Transcript
There was a big change with the second tour, a lot of change. But probably the first tour, just to concentrate on that a little bit, in that, that was a perfect opportunity for me to learn how the UN works, because you could pick up the diary for any year, proceeding the one you're in, flip through the page, and you'd find what's going to happen tomorrow, because the same things happen.
The severity of them varied, but the two main events that caused this problem were the hunting season, small game and big game. Now big game is rabbit in Cyprus and the two demonstration seasons. Now each of those is about six weeks, so you've got somewhere between 18 and 24 weeks of the year, where there is a lot of problems, and you've just got to meet them.
Some years, it's not too bad, some years the demonstrations get worse.
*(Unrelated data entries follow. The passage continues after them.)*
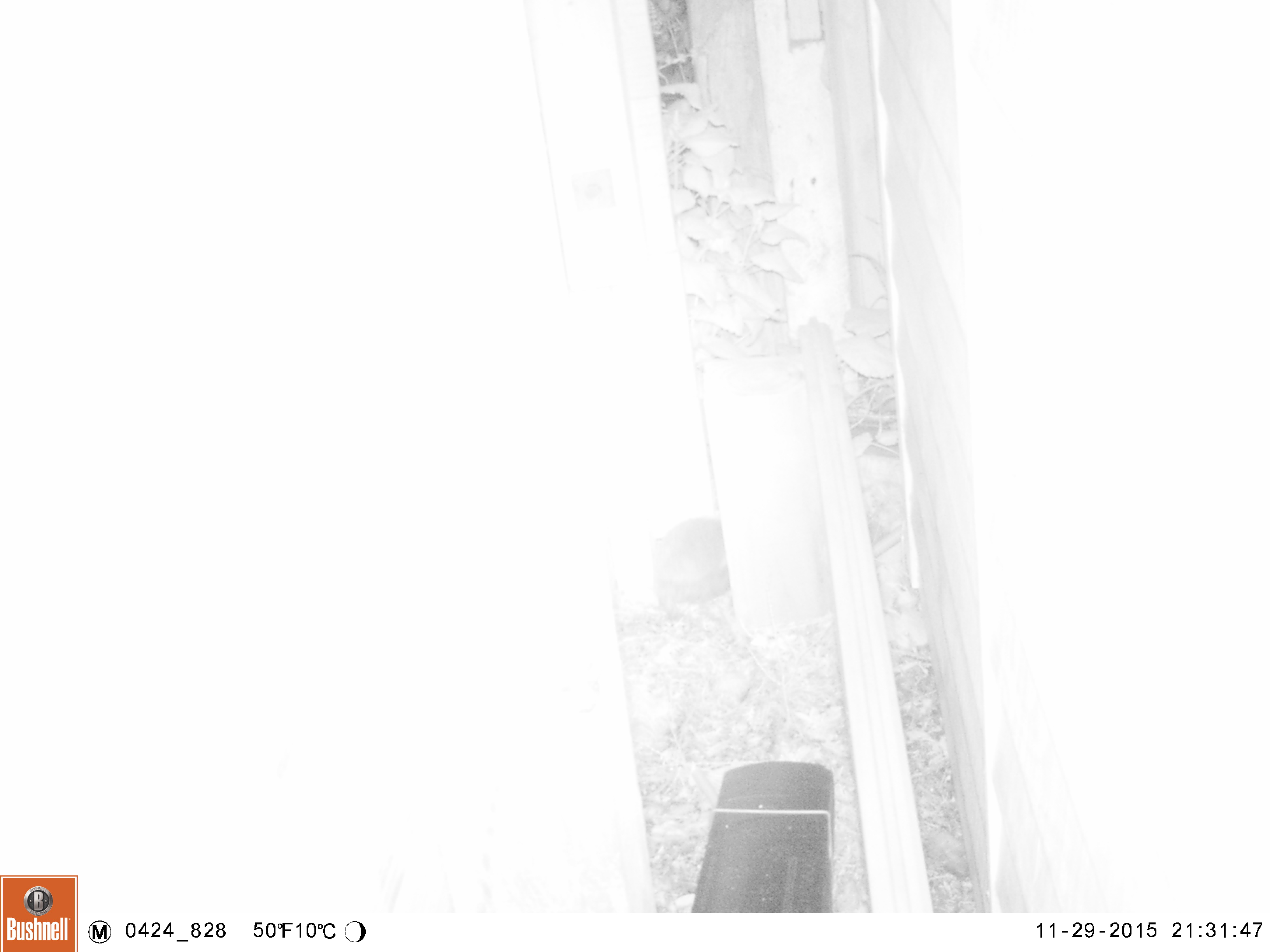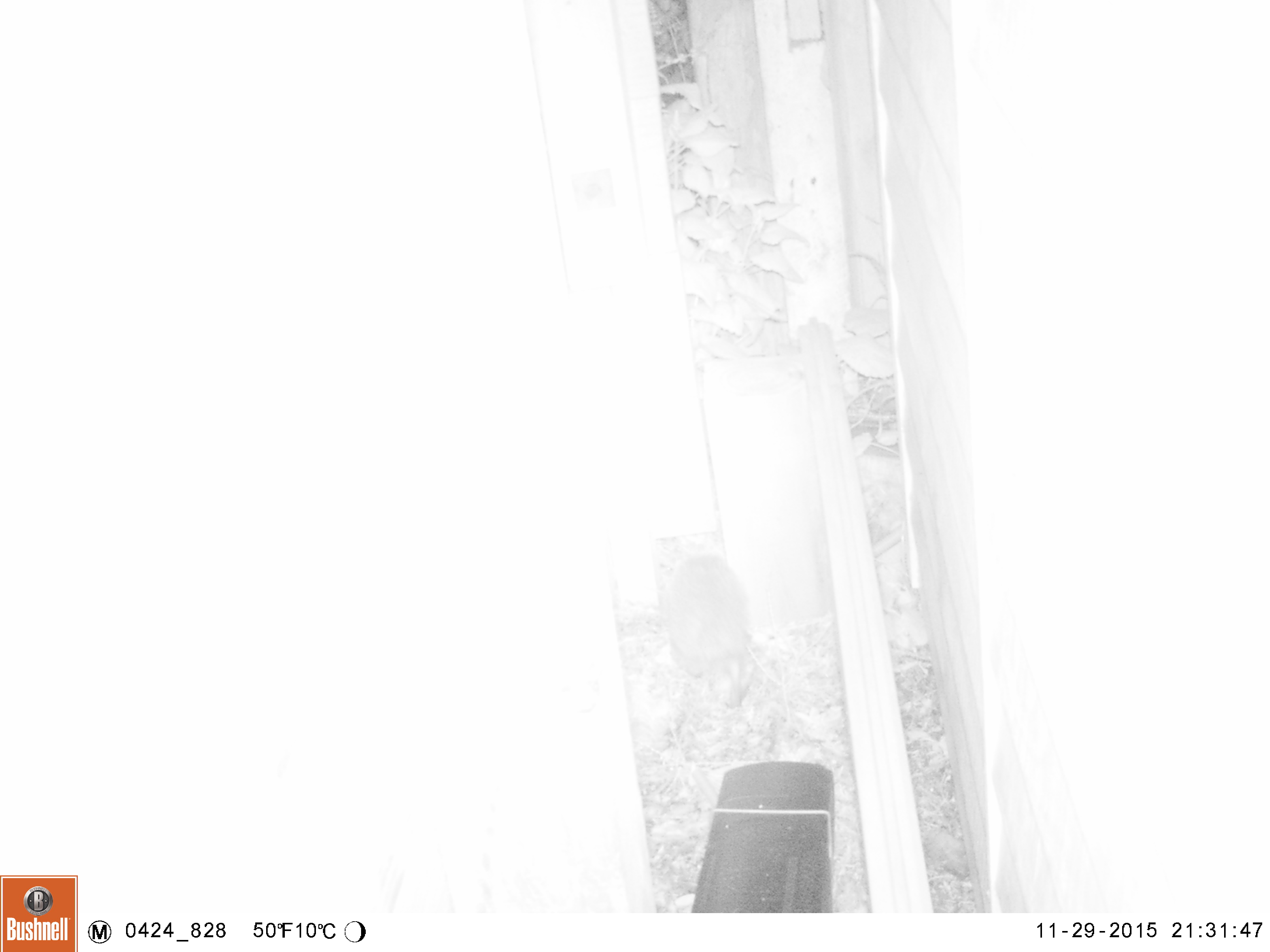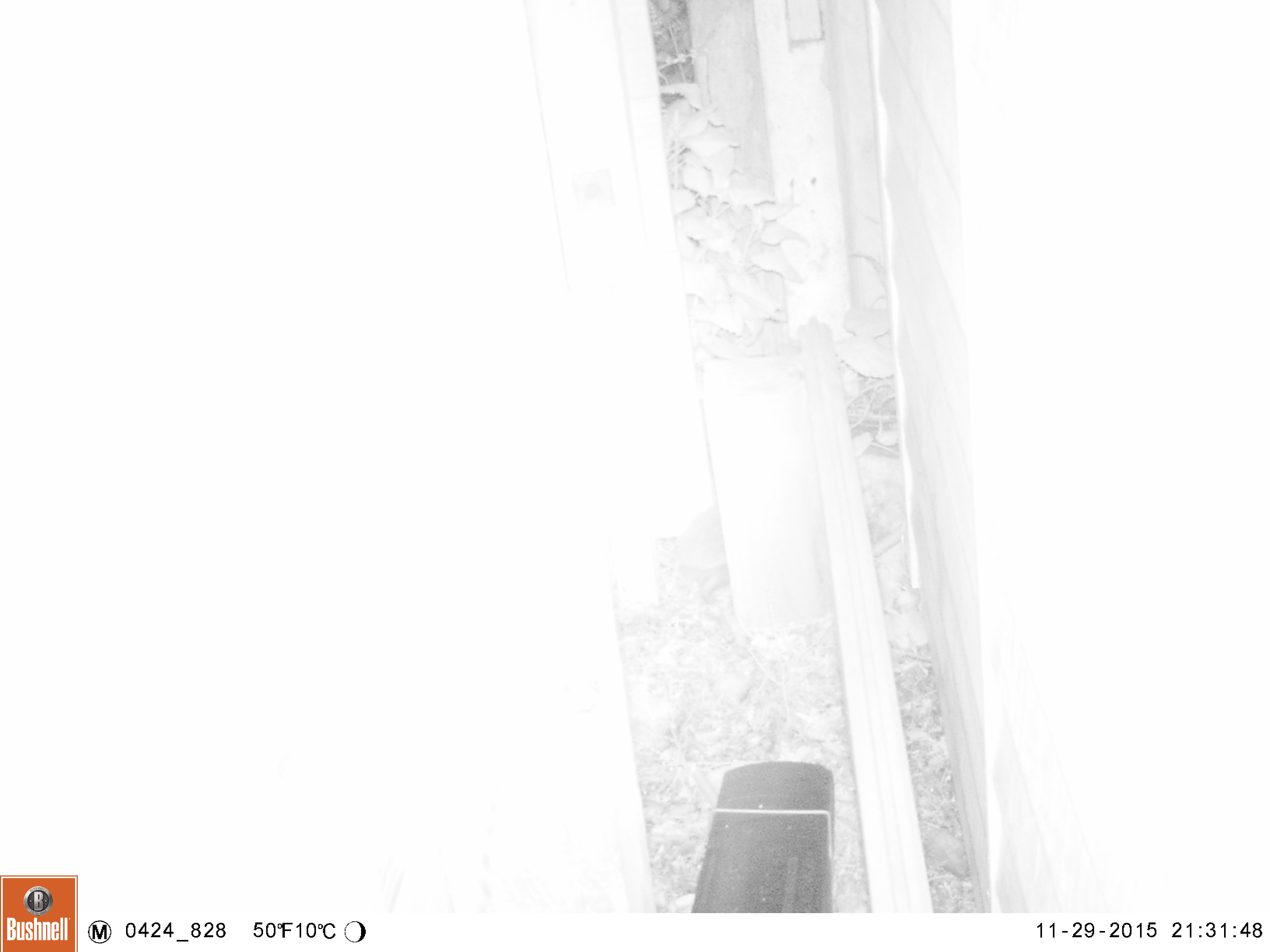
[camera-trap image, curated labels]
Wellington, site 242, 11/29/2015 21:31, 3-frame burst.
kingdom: Animalia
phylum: Chordata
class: Mammalia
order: Eulipotyphla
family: Erinaceidae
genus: Erinaceus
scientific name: Erinaceus europaeus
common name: hedgehog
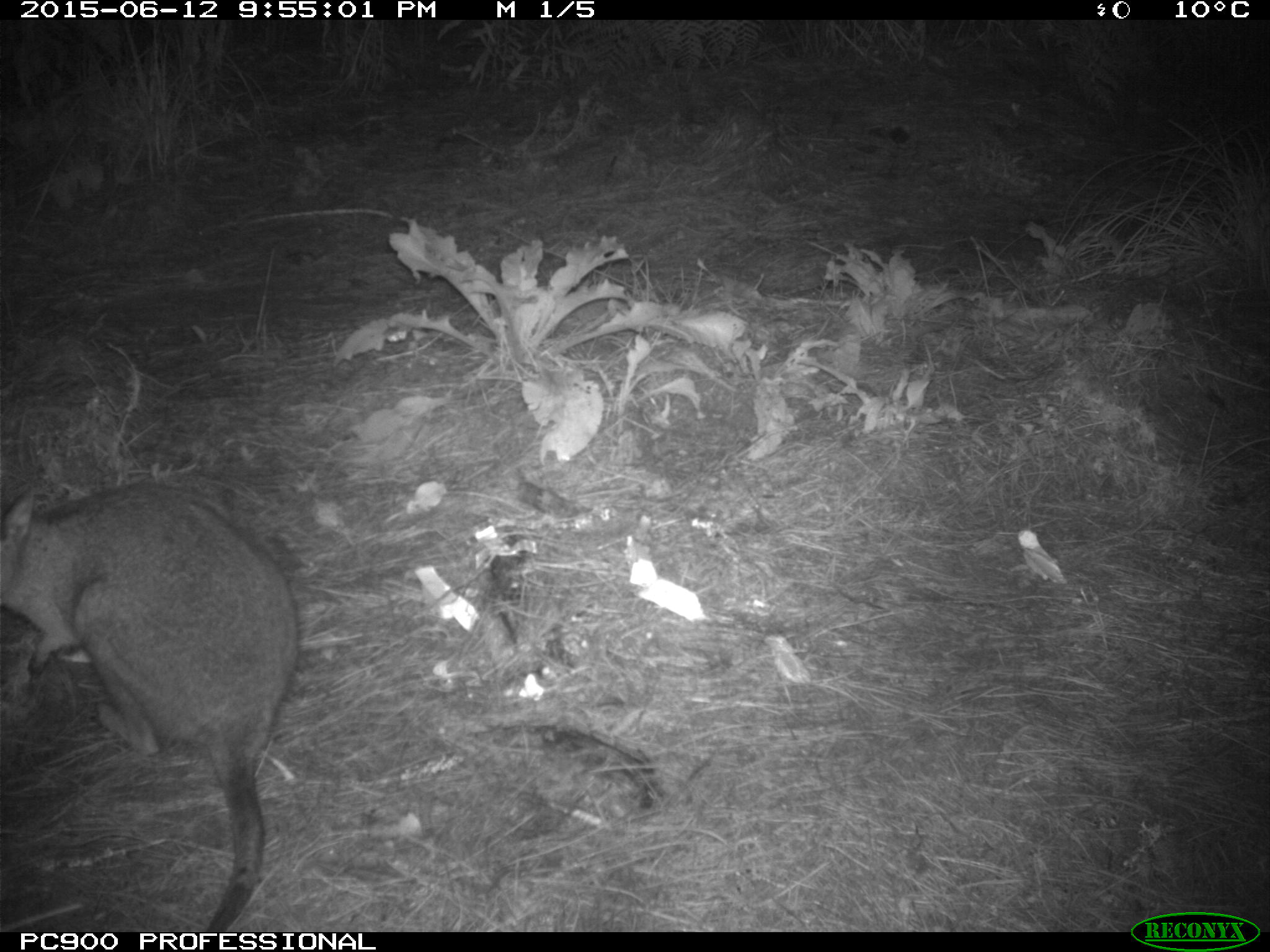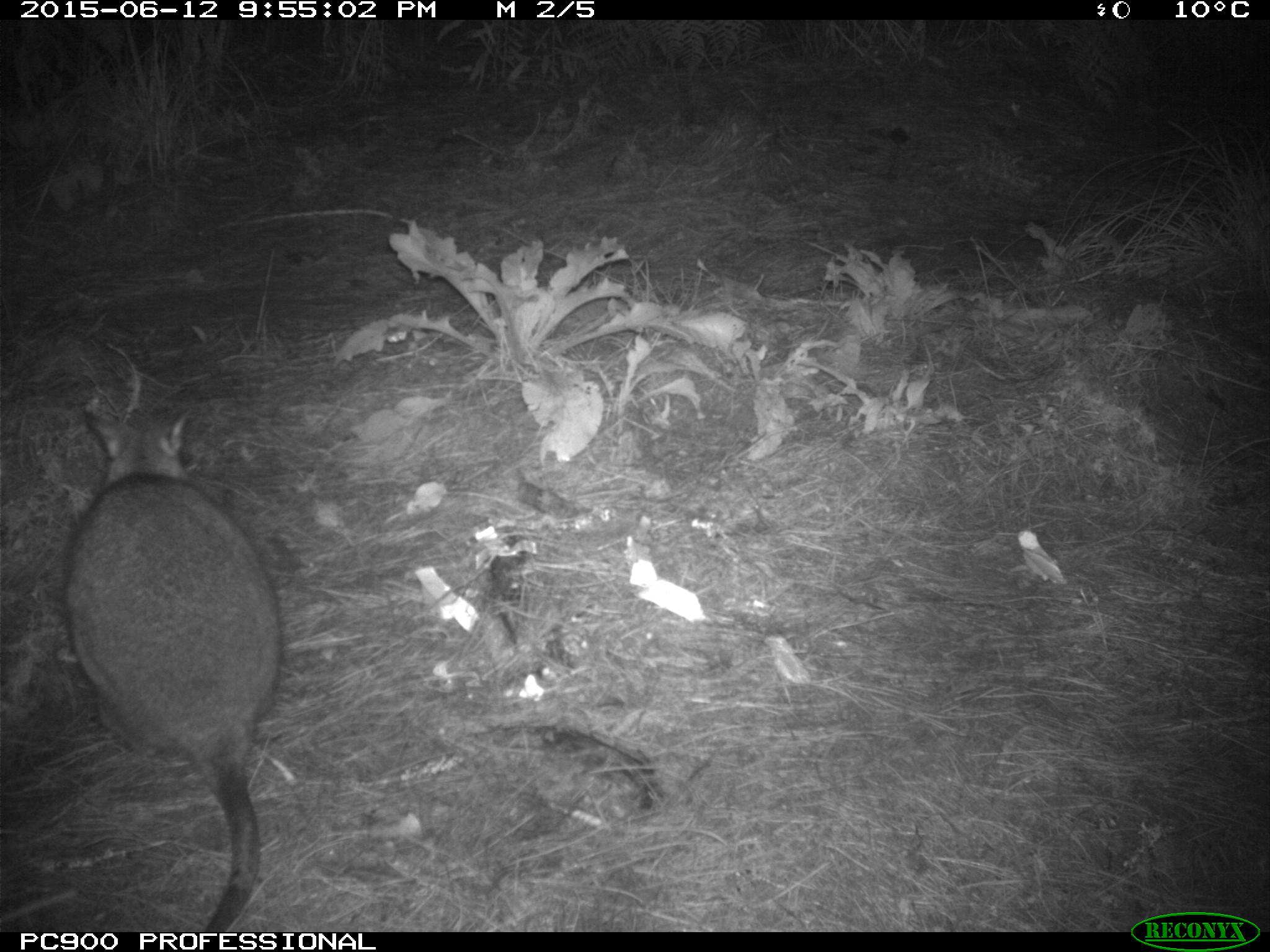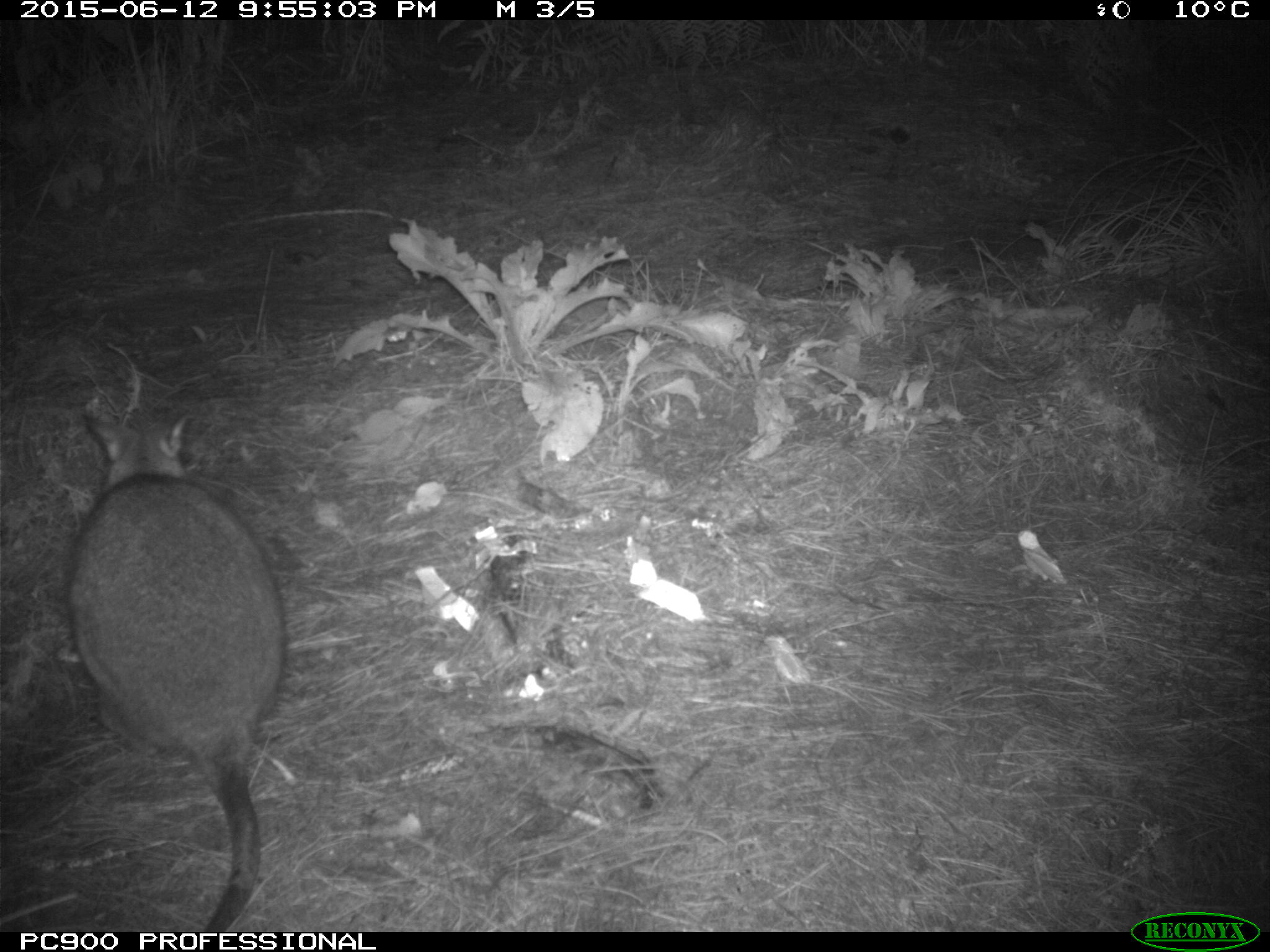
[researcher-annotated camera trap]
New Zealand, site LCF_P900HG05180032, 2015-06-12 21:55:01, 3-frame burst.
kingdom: Animalia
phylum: Chordata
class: Mammalia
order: Diprotodontia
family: Macropodidae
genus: Notamacropus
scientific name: Notamacropus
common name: wallaby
After I left, there were people shot at demonstrations. One of our problems was the hunting season because all the Greeks wanted to go and hunt in the buffer zone. Traditionally, that's where we go every year to hunt. Well, they never used to. But anyhow, because they couldn't go in, they went in. And we ran into one group in the middle of the buffer zone. And I was there with one of our patrol. And I knew the bloke that was leading the hunters. He was one of the senior Cyprus police officers. And one of them fired the shotgun overhead a couple of times.
And that's when the British section that were behind us, came up and stood in front of us, and they decided to go home. But he had with him, the first secretary of the Russian embassy, or it was the Russian embassy then. He was taking him hunting, and he was embarrassed he was being ordered out of the buffer zone. So, that was sort of thing they ran. The demonstrations, sometimes they were violent, yes. But the secret was, if it looks like turning really bad, get behind the barbed wire and shut the gate. It's that simple.